On Thu, 29 Nov 2007, Kay Sievers wrote:
> > > Sounds fine, maybe we should also pass the name along, so it will be
> > > obvious what happens here:
> > > int kobject_init(struct kobject *kobj, struct kobj_type *type, const char *fmt, ...)
> >
> > I don't know... Normally *_init() routines can't fail, but this could.

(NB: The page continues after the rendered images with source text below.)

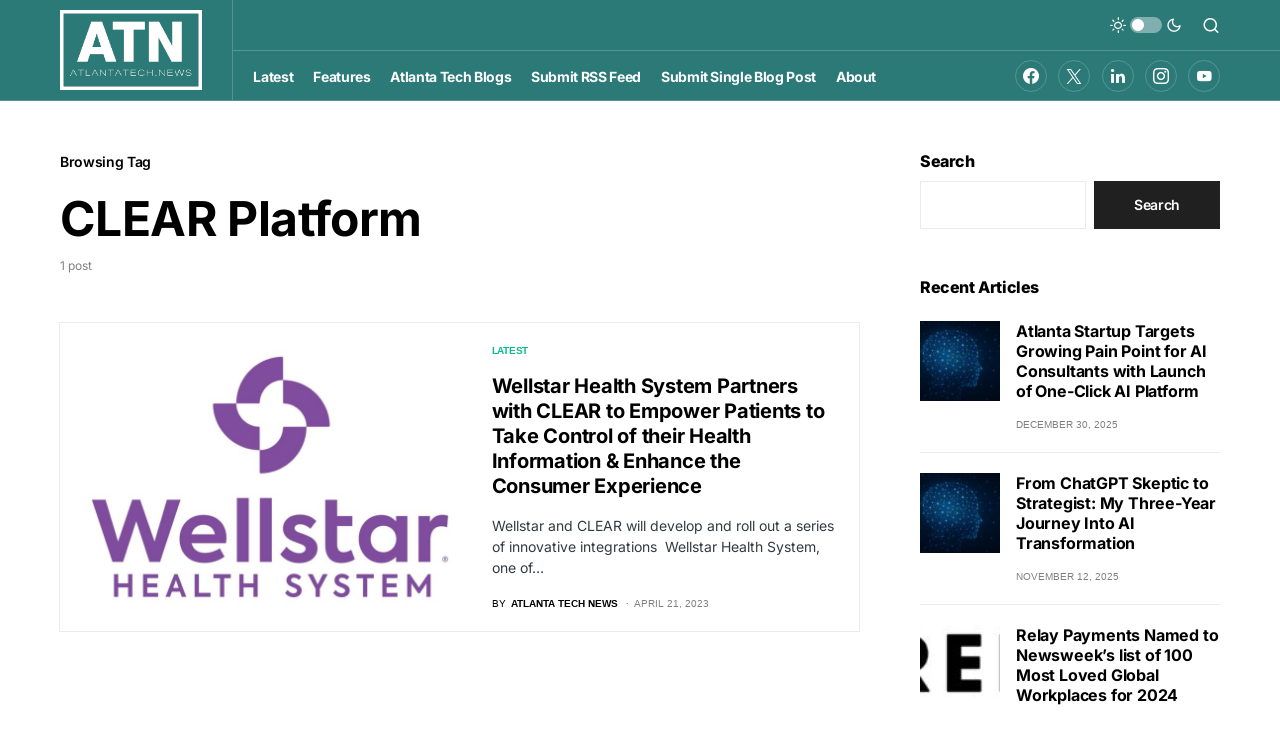

--- FILE ---
content_type: application/x-javascript
request_url: https://www.atlantatech.news/wp-content/themes/newsblock-child/aggregated-posts-frontend.js?ver=1.0
body_size: 103
content:
document.addEventListener('click', function(e) {
    if (e.target && e.target.classList.contains('aggregated-load-more')) {

        let button = e.target;
        let offset = parseInt(button.getAttribute('data-offset'));
        let perPage = parseInt(button.getAttribute('data-per-page'));
        let category = button.getAttribute('data-category');

        button.textContent = 'Loading...';

        fetch(aggregated_loadmore.ajaxurl, {
            method: 'POST',
            credentials: 'same-origin',
            headers: {
                'Content-Type': 'application/x-www-form-urlencoded'
            },
            body: `action=load_aggregated_posts&offset=${offset}&posts_per_page=${perPage}&category=${category}`
        })
        .then(response => response.text())
        .then(data => {
            if (data.trim()) {
                button.insertAdjacentHTML('beforebegin', data);
                button.setAttribute('data-offset', offset + perPage);
                button.textContent = 'Load More';
            } else {
                button.remove();
            }
        });
    }
});
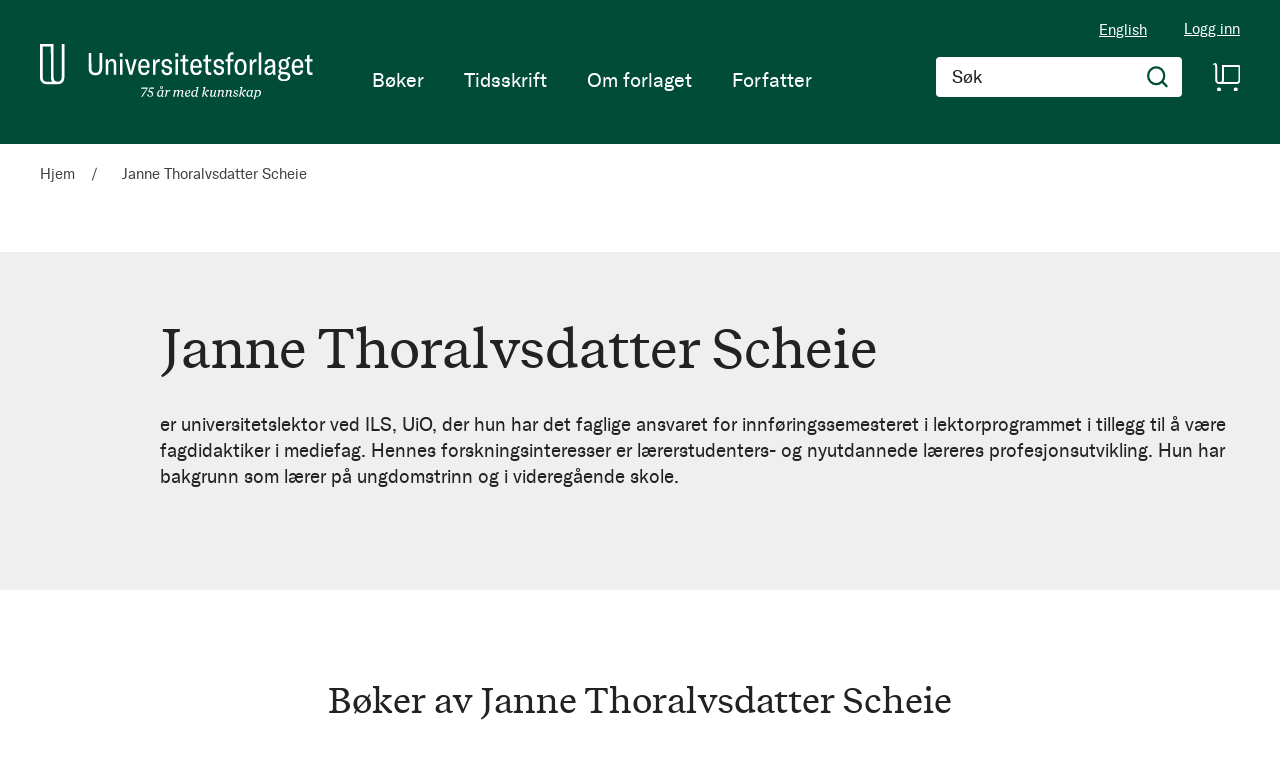

--- FILE ---
content_type: application/javascript; charset=UTF-8
request_url: https://www.universitetsforlaget.no/static/version1764687961/frontend/Convert/universitetsforlaget/nb_NO/js/validation.js
body_size: 318
content:
define([
    'jquery',
    'mageUtils',
    'mage/translate',
    'mage/validation'
], function($, utils, $t) {
    $.validator.addMethod('validate-zip-by-country', function(postCode, element, countrySelector) {
        if (!countrySelector) {
            return true;
        }
        var countryId = $(countrySelector).val();
        if (!countryId) {
            return true;
        }
        if (!window.validatonPostCodes) {
            return true;
        }

        var patterns = window.validatonPostCodes[countryId];
        this.validatedPostCodeExample = [];

        if (utils.isEmpty(postCode) || utils.isEmpty(patterns)) {
            return true;
        }

        for (var pattern in patterns) {
            if (patterns.hasOwnProperty(pattern)) {
                this.validatedPostCodeExample.push(patterns[pattern]['example']);
                var regex = new RegExp(patterns[pattern]['pattern']);
                if (regex.test(postCode)) {
                    return true;
                }
            }
        }
        return false;
    }, function() {
        var warnMessage = $t('Provided Zip/Postal Code seems to be invalid.');

        if (this.validatedPostCodeExample.length) {
            warnMessage += $t(' Example: ') + this.validatedPostCodeExample.join('; ') + '. ';
        }

        return warnMessage;
    });
});
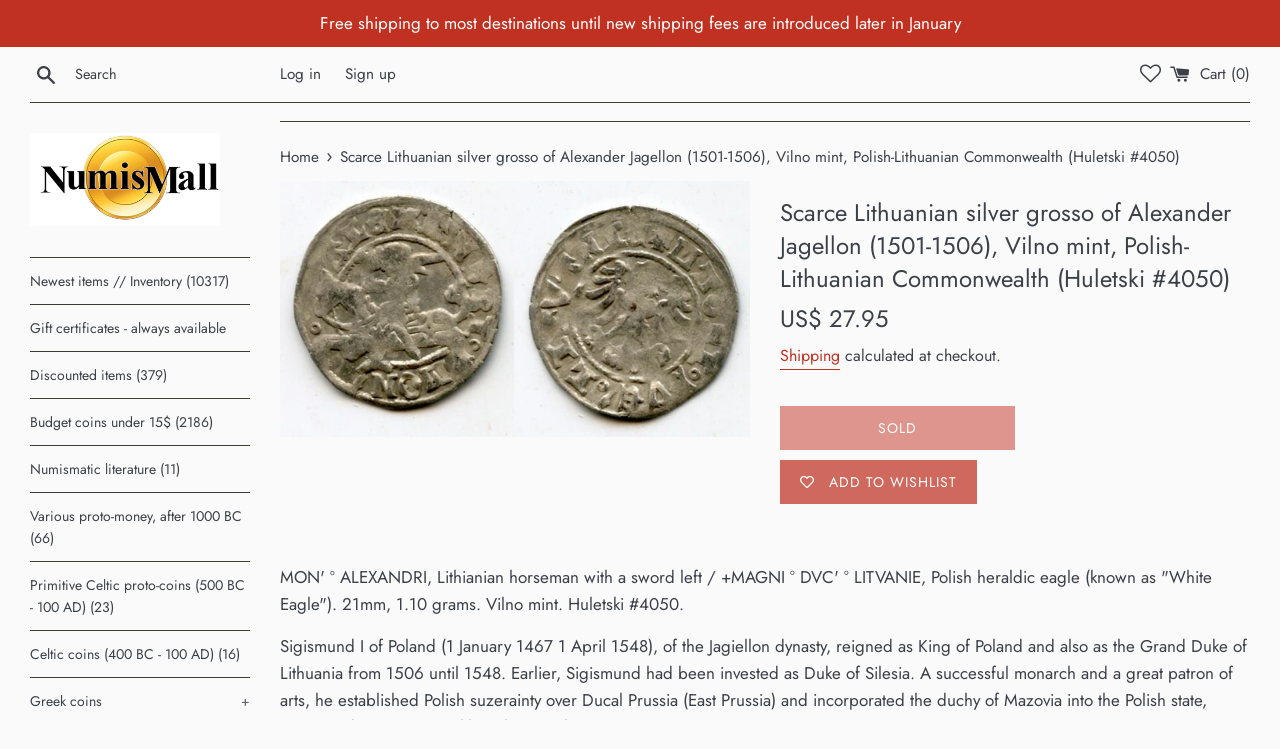

--- FILE ---
content_type: text/javascript
request_url: https://www.numismall.com/cdn/shop/t/2/assets/easy-coll-client.js?v=26416064236125952051602723541
body_size: -346
content:
function notifyProductVisit(){$.post(easy_collections.baseUrl+"/products/"+easy_collections.productId+"/"+easy_collections.shop+"/notify"),$(document).ready(function(){$(".easy-shared").click(function(){$.post(easy_collections.baseUrl+"/products/"+easy_collections.productId+"/"+easy_collections.shop+"/shared")}),$(".easy-custom").click(function(){$.post(easy_collections.baseUrl+"/products/"+easy_collections.productId+"/"+easy_collections.shop+"/custom")})})}function addEasyShare(){$("a").each(function(){searchForAndProcess(this)})}function searchForAndProcess(aElement){aElement&&aElement.href&&(aElement.href.indexOf("whatsapp://send")>-1||aElement.href.indexOf("sms:?body=")>-1||aElement.href.indexOf("fb-messenger://share")>-1||aElement.href.indexOf("twitter.com/share")>-1||aElement.href.indexOf("twitter.com/home?status")>-1||aElement.href.indexOf("facebook.com/sharer")>-1||aElement.href.indexOf("pinterest.com/pin/create")>-1||aElement.href.indexOf("tumblr.com/share")>-1||aElement.href.indexOf("mailto:")>-1)&&addEasyShareClassTo(aElement)}function addEasyShareClassTo(aEl){$(aEl).hasClass("easy-shared")||$(aEl).addClass("easy-shared")}if(typeof $=="undefined"){var headTag=document.getElementsByTagName("head")[0],jqTag=document.createElement("script");jqTag.type="text/javascript",jqTag.src="https://code.jquery.com/jquery-3.3.1.min.js",jqTag.onload=function(){notifyProductVisit(),addEasyShare()},headTag.appendChild(jqTag)}else notifyProductVisit(),addEasyShare();
//# sourceMappingURL=/cdn/shop/t/2/assets/easy-coll-client.js.map?v=26416064236125952051602723541
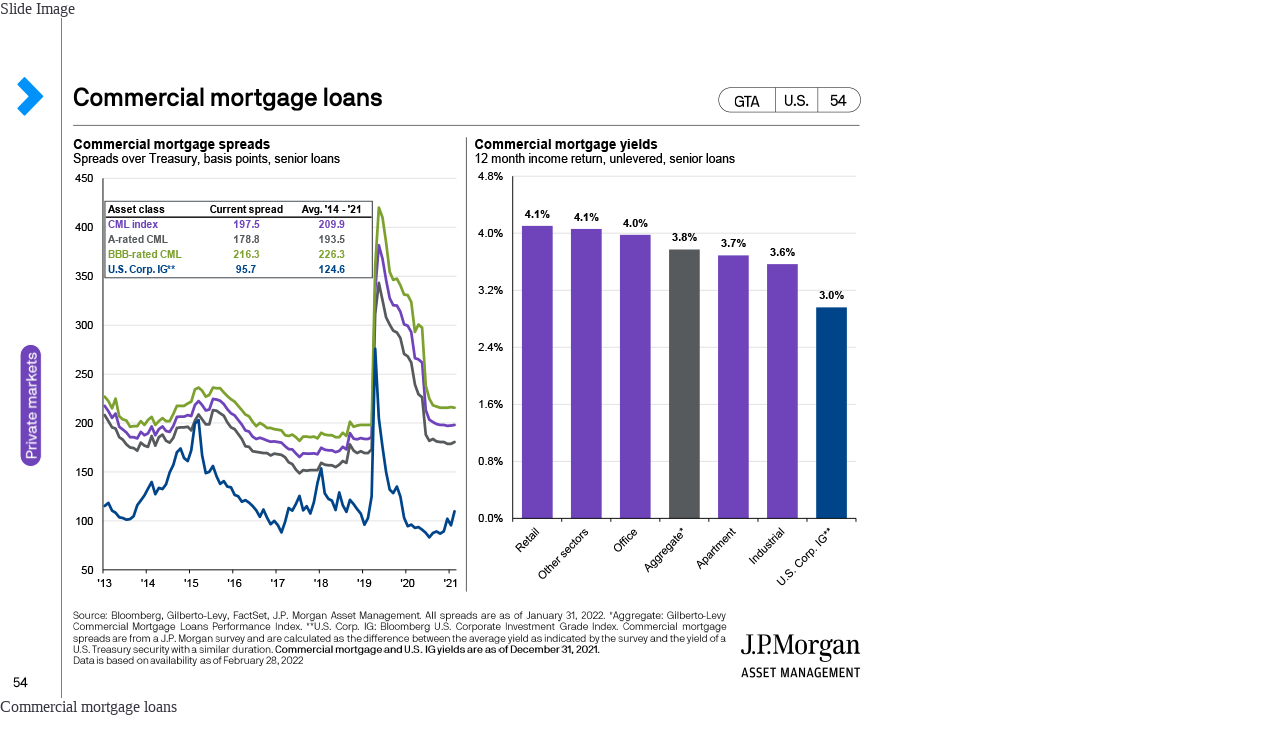

--- FILE ---
content_type: text/html;charset=utf-8
request_url: https://am.jpmorgan.com/gb/en/asset-management/adv/insights/market-insights/guide-to-alternatives/guide-to-alternatives-slides2/guide-to-alternatives-private-markets/gta-commercialmortgage/
body_size: 808
content:







     
    
<link rel="stylesheet" href="https://cdn.jpmorganfunds.com/etc/designs/jpm-am-aem/clientlib-all/jpm-am-global.min.8804df1244114b20216d9828aa8db542.css" type="text/css">



     
    
<link rel="stylesheet" href="https://cdn.jpmorganfunds.com/etc/designs/jpm-am-aem/clientlib-site.min.97f8b42a72f1fcc123497d0b990cad35.css" type="text/css">





    
	<!--<div<sly data-sly-call=""/>-->


<div class="JP-GTMSlide">
	<h2>Slide Image</h2>
	<img src="https://cdn.jpmorganfunds.com/content/dam/jpm-am-aem/global/en/images/insights/guide-to-alternatives/54.png" alt="Commercial mortgage loans "/>
	
	
	<h2>Commercial mortgage loans </h2>
	
	<div class="jp-rft-wrapper jp-gtm__basic-text__module">
		<div class="jp-rft jp__clear">
			<p>
				<p>This slide provides an overview of senior commercial mortgage loans. On the left we illustrate spreads on an aggregate basis and at the A and BBB-rating levels. We also include U.S. corporate investment grade spreads as a benchmark for comparison. On the right, we illustrate yields at the aggregate CML level and at the sector level along with U.S. corporate investment grade.</p>

			</p>
		</div>
	</div>
</div>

> > Then things like device_register() would run into trouble: The caller
> > wouldn't know whether a failure occurred before or after the
> > kobject_init() call, so it wouldn't know what sort of cleanup action
> > was needed: kfree() or device_put().
>
> But wouldn't device_register() do the kobject cleanup for you when it
> fails? Why would a caller of device_register() care about the state of
> the kobject?
Let's say device_register() calls device_init(), which calls
kobject_init(), which fails. Then there's no cleanup to do --
device_register() returns -ENOMEM or some such code and the caller has
to do the kfree().
Now let's say device_register() calls device_init(), which succeeds,
and then calls device_add(), which fails. To recover properly,
somebody then has to call device_put(). That "somebody" can't be the
original caller -- according to the previous paragraph the original
caller won't do anything but kfree(). So the "somebody" has to be
device_register() itself.
But the device_put() will call kobject_put(), which will invoke the
device's cleanup routine, which will deallocate the structure. Now the
original caller gets an error code (perhaps -ENOMEM again) but must
_not_ call kfree().
So what should the original caller do when an error occurs?